• [Objectives]:
1. In the article about Labour, on what date did Labour publish its manifesto?
2. Name every person the article about Labour mentions by name.
3. Summarize the article about Labour in two sentences.

How Labour should spend its ‘play safe’ dividend

Like Blair in 1997, Starmer may benefit from perceived instability in France

Labour is assured of victory in the UK’s 4 July general election. The public desires revenge on a Conservative party that in 14 years of largely incompetent government has provided five failed prime ministers and, for many, declining living standards.

Even within sight of a landslide win, Labour behaves in a standard way. It tones down its first and second draft policy programmes. It wins acceptance from the City of London – and hopes it will not be punished by the usual Tory claim that it will blow a big hole in public finances.

Labour’s inoffensive manifesto on 13 June, like the no-risk policy on the European Union, confirms the cautious approach. Rachel Reeves, likely to become Britain’s first-ever female chancellor of the exchequer in Keir Starmer’s new government, has signalled Labour’s wish to improve the EU relationship.

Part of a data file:

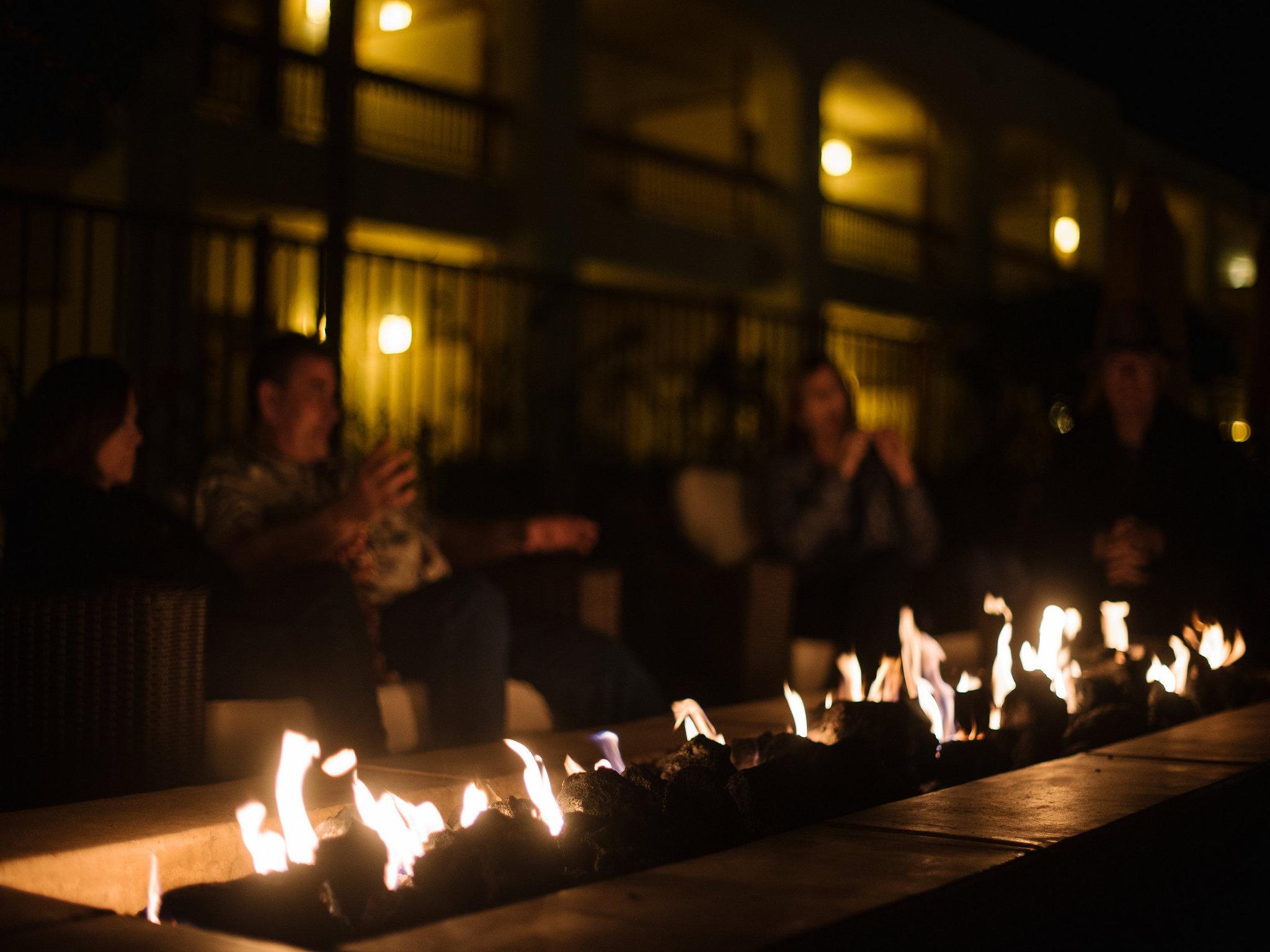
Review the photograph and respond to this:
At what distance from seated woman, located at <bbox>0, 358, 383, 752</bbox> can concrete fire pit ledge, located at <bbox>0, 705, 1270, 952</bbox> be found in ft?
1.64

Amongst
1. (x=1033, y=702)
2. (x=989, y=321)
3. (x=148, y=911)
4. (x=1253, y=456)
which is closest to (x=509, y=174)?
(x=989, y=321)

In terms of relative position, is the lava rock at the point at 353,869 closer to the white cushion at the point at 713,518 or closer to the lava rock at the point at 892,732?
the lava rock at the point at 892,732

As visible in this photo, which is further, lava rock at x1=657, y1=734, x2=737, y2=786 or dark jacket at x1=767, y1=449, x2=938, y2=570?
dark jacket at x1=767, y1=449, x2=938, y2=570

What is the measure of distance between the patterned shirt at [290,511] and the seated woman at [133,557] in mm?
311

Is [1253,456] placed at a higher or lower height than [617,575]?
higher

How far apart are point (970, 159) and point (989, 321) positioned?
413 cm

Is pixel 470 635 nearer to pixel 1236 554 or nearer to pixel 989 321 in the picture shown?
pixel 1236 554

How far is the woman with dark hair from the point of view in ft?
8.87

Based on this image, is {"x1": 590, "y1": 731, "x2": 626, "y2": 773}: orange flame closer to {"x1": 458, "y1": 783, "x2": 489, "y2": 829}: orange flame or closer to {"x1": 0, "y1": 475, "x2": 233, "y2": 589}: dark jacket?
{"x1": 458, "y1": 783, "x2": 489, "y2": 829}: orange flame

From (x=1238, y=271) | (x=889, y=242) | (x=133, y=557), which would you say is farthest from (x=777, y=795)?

• [Results]:
1. 13 June

2. Blair, Keir Starmer, Rachel Reeves

3. Labour is assured of victory in the UK's 4 July general election because the public wants revenge on a Conservative party that has governed largely incompetently for 14 years. Even so, Labour is taking a cautious approach by toning down its policy drafts, winning acceptance from the City of London, and offering an inoffensive manifesto and a no-risk EU policy, while Rachel Reeves has signaled a wish to improve the EU relationship.